=== Trecho da página ===

Liguei para a casa da Porcina e os meninos vieram,
cada um com um pedaço de pau na mão.
Infelizmente, os gatunos perceberam que eu havia
levantado e saíram correndo pelo corredor antes da
tropa de elite chegar.
Dessa maneira nossas vidas foram se interligando
e criamos uma amizade bastante sólida e presente.
Nada fora pensado, programado, imaginado.
Afinal, o que pensar de algo que sai do nada,
do meio do mato, atravessa a rua e com um leve
sorriso, encanta e agrega. Promove a interação e
transforma às suas possibilidades uma grande parte
da pequena comunidade em que vive. Não pedia
nada para si, pedia para ter a chance de poder
multiplicar, ofertava muito mais que recebia.
Com apenas um rim, propensa ao diabetes, o que
veio a se confirmar com muita intensidade em seus
últimos dias, mantinha lépida suas ações em prol
dos demais e detrimento da própria saúde.

=== Dados fornecidos ===

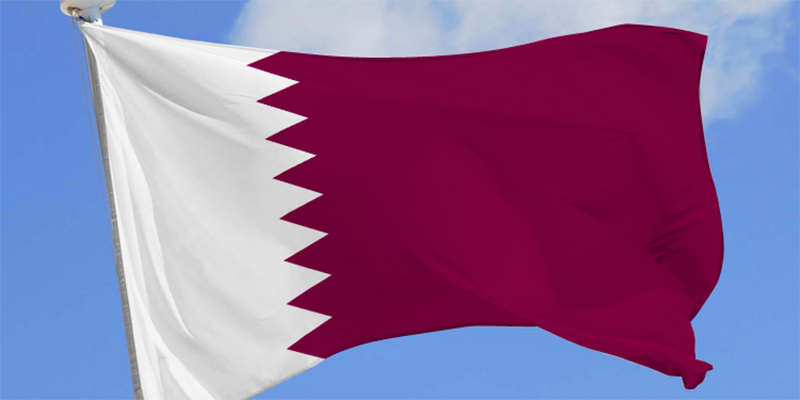 أستراليا تتجاوز قطر لتصبح أكبر مصدر للغاز المسال في العالم
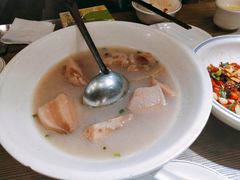 -田趣园长沙菜(天安云谷店)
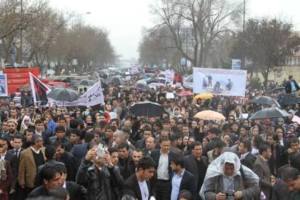 11009840_432673020226276_2260686207952451404_n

===

Instruções a seguir: Verta para o inglês esta frase do trecho: "Dessa maneira nossas vidas foram se interligando e criamos uma amizade bastante sólida e presente." Os dados não têm relação com o trecho da página.

Resposta escrita: In this way our lives gradually became intertwined, and we built a very solid and ever-present friendship.